Starting at the line that holds "Given the image, does", set down each line through the end of the listing, exactly as written and with nothing added.

(Collection entries)
------------------------------------------------------------------------

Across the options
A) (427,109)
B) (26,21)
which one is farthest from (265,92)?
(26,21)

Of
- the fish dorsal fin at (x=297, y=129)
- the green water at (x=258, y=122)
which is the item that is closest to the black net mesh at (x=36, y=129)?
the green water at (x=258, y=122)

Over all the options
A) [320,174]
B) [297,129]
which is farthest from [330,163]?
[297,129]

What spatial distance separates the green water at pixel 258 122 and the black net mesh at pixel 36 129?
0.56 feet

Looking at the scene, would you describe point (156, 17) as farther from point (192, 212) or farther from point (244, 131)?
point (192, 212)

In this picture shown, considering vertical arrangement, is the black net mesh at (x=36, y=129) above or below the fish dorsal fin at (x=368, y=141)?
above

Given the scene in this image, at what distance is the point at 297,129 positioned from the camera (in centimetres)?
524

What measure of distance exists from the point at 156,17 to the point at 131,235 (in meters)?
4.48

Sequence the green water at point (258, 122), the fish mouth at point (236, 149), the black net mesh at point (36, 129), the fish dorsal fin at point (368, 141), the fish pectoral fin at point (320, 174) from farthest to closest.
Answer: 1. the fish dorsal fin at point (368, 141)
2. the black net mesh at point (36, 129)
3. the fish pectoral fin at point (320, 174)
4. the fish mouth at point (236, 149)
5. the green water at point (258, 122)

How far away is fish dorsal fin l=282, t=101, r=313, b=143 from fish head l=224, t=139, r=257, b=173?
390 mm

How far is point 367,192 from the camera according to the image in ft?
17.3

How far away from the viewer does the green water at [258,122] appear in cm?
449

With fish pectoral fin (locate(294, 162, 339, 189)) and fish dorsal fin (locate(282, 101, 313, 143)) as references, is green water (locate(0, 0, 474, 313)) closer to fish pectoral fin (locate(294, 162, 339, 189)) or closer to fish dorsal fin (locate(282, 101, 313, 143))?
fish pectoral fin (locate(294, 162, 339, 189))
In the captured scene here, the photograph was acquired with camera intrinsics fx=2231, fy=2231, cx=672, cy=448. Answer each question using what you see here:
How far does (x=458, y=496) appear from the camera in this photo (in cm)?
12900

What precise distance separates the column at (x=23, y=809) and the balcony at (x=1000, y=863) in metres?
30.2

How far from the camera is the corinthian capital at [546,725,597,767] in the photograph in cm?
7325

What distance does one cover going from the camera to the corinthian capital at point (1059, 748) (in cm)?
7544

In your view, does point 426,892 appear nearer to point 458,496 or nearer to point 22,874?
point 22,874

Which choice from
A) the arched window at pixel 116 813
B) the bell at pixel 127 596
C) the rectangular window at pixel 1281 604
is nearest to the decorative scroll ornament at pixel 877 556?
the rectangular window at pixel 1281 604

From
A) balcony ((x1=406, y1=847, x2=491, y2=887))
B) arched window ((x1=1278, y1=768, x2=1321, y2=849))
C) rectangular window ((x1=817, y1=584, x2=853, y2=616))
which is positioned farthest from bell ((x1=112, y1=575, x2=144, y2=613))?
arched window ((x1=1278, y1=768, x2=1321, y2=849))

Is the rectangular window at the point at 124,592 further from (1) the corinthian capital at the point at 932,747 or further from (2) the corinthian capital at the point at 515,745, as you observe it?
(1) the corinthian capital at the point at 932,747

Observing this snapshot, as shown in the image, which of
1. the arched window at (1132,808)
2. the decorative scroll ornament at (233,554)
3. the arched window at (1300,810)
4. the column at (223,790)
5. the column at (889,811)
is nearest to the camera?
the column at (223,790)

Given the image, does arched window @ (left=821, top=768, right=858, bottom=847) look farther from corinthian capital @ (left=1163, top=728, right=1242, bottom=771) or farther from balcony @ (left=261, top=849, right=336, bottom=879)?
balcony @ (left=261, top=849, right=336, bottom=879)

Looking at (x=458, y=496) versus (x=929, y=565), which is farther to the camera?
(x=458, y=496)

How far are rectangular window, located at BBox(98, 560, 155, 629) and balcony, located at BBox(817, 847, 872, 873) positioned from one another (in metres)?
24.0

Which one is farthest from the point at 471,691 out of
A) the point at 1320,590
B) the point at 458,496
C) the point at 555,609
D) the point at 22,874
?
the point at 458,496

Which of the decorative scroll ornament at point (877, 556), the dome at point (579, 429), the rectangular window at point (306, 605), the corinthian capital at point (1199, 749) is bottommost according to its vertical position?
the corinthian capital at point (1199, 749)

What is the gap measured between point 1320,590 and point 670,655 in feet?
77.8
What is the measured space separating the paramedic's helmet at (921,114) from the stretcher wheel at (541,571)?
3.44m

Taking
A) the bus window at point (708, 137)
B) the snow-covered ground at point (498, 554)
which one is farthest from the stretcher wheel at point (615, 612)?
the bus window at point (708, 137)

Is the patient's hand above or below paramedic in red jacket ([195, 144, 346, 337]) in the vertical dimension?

------------------------------------------------------------------------

## [Solution to the problem]
Given the image, does arched window @ (left=821, top=768, right=858, bottom=847) look farther from corinthian capital @ (left=1163, top=728, right=1242, bottom=771) or farther from balcony @ (left=261, top=849, right=336, bottom=879)?
balcony @ (left=261, top=849, right=336, bottom=879)

Looking at (x=458, y=496) versus (x=929, y=565), which is farther to the camera?
(x=458, y=496)

How far are rectangular window, located at BBox(98, 560, 155, 629) and balcony, located at BBox(817, 847, 872, 873) positioned from one another (in metres)?
24.0

Which one is farthest from the point at 471,691 out of
A) the point at 1320,590
B) the point at 458,496
C) the point at 555,609
D) the point at 22,874
?
the point at 458,496

Which of the decorative scroll ornament at point (877, 556), the dome at point (579, 429), the rectangular window at point (306, 605), the corinthian capital at point (1199, 749) is bottommost according to its vertical position?
the corinthian capital at point (1199, 749)

What is the gap measured between point 1320,590 and point 670,655 in feet?
77.8
What is the measured space separating the paramedic's helmet at (921,114) from the stretcher wheel at (541,571)?
3.44m

Taking
A) the bus window at point (708, 137)
B) the snow-covered ground at point (498, 554)
which one is farthest from the stretcher wheel at point (615, 612)?
the bus window at point (708, 137)

Is the patient's hand above or below paramedic in red jacket ([195, 144, 346, 337]) in the vertical dimension?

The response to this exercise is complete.